中国では民間に旧暦一日と十五日に精進料理を食べる習慣が広がりましたが、意味がないわけではありません。科学者は人間の情緒は、十五夜の満月の日の方が普段の日よりとても変化しやすいことを発見しました。月齢の一日になると情緒は普段に比べ低迷します。菜食することで心身を調和させ、平静を保つことができます。
その他に、精進料理は坐禅にも役立ち、慈悲の心を養います。精進料理を食べる人は心が清らかで無欲で、性格は柔軟で穏やか、寿命は長目です。菜食は生態環境を維持し、世の中の闘争や虐殺を減らします。所謂「欲知世上刀兵劫,但聽屠門夜半聲」(戦争の原因を知りたければ、夜の屠殺所の声を聞けばよい)ということなのです。
菜食にも欠点があります。それはお腹が空きやすいということです。しかし、お腹が空きやすいというのは消化がよいということで、身体の健康のいい助けになっています。菜食は段々と現代人の生活習慣になってきています。人それぞれ菜食の出発点は違いますが、その観念は正しく、調理の方法が正しければ、身心両方に有益なのです。

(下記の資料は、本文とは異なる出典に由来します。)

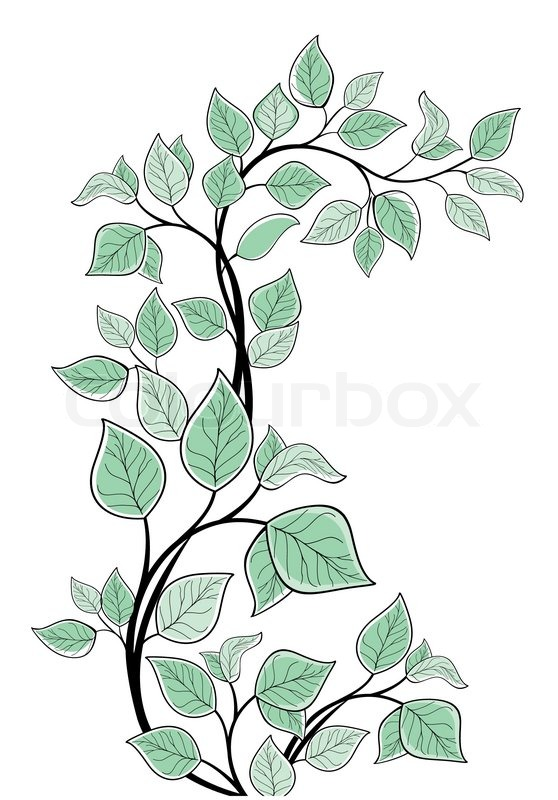 558x800 Vector Drawing Of The Tree Branch
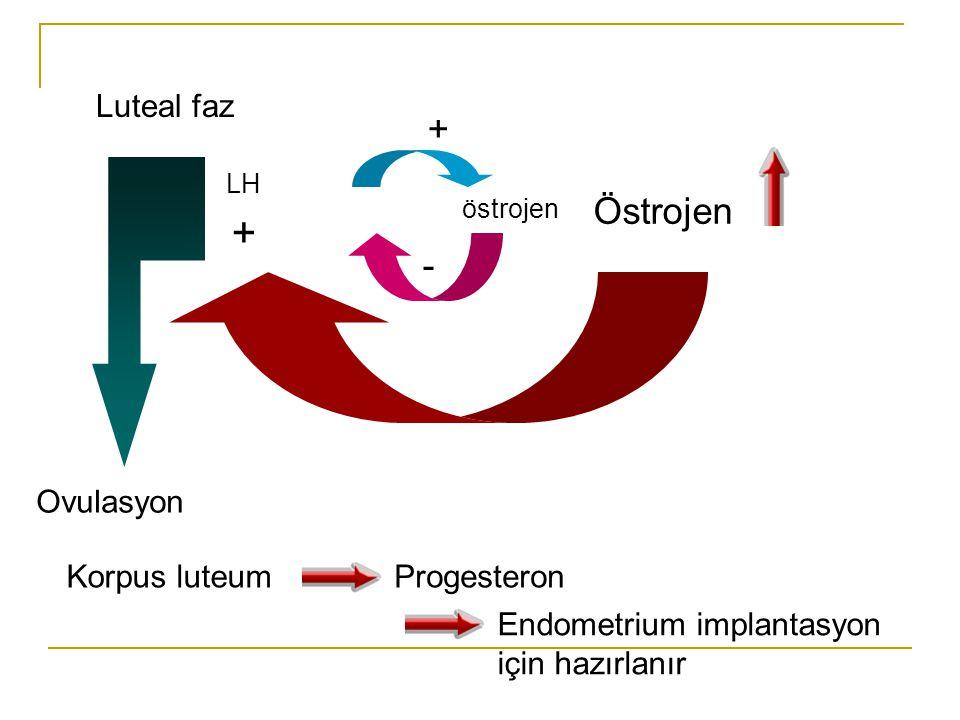 + + Östrojen - Luteal faz Ovulasyon Korpus luteum Progesteron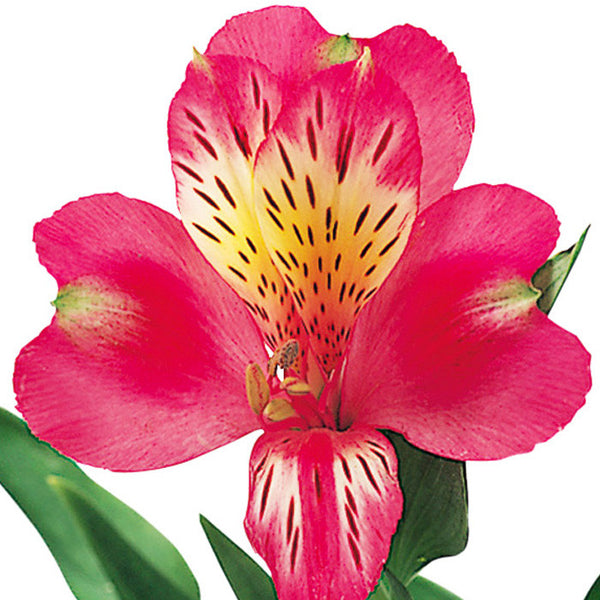Alstroemeria Hot Pink - BloomsyShop.com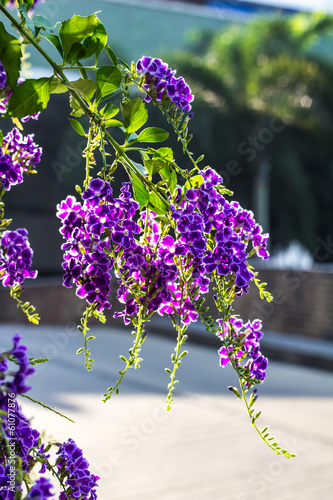 Duranta erecta purple flowers bloom beautifully in the garden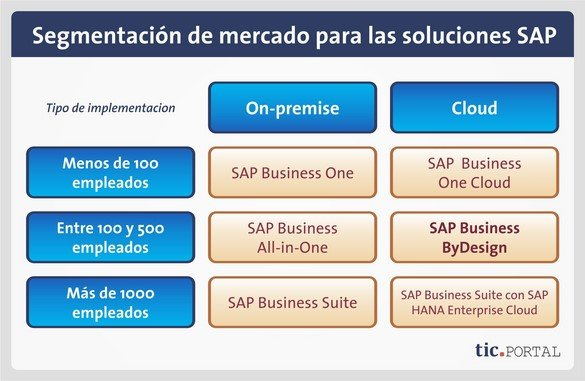 sap business bydesign segmentacion mercado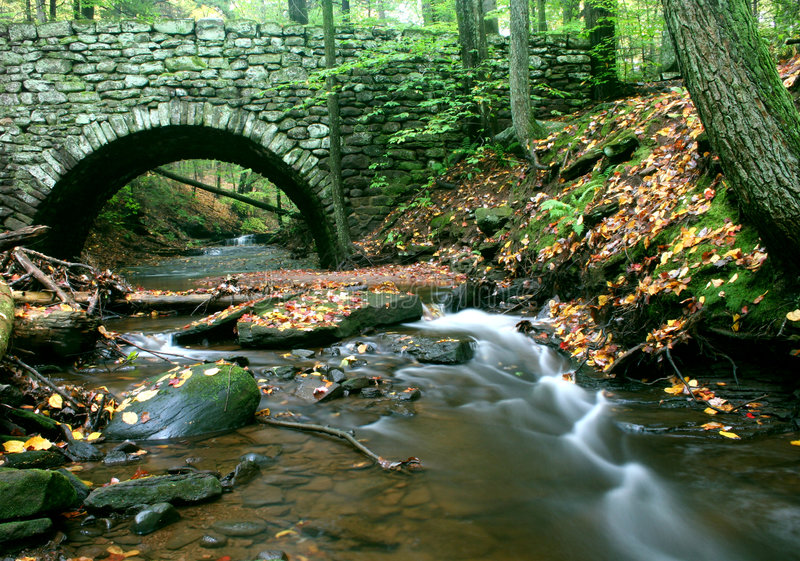 Download Under the Bridge stock image. Image of forest, arch, autumn - 1358803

菜食は自然の流れによってなるもので、無理してするものではありません。過去に、弘一大師と豊子愷(中国語芸術家)が『護生画集』という本を編集しました。台湾でも再版され続け、多くの人がこの本を読んで、「護生」(生き物を守る)という理由を基に、心に菜食の考え方が起こりました。他人を無理やり菜食にするべきではありません。そうでなければ仏教信仰だけでなく、精進料理にも反感を持ってしまいます。信仰を持った後は、修行を通してゆっくり精進料理のご利益も理解でき、自然に精進料理を食べるようになります。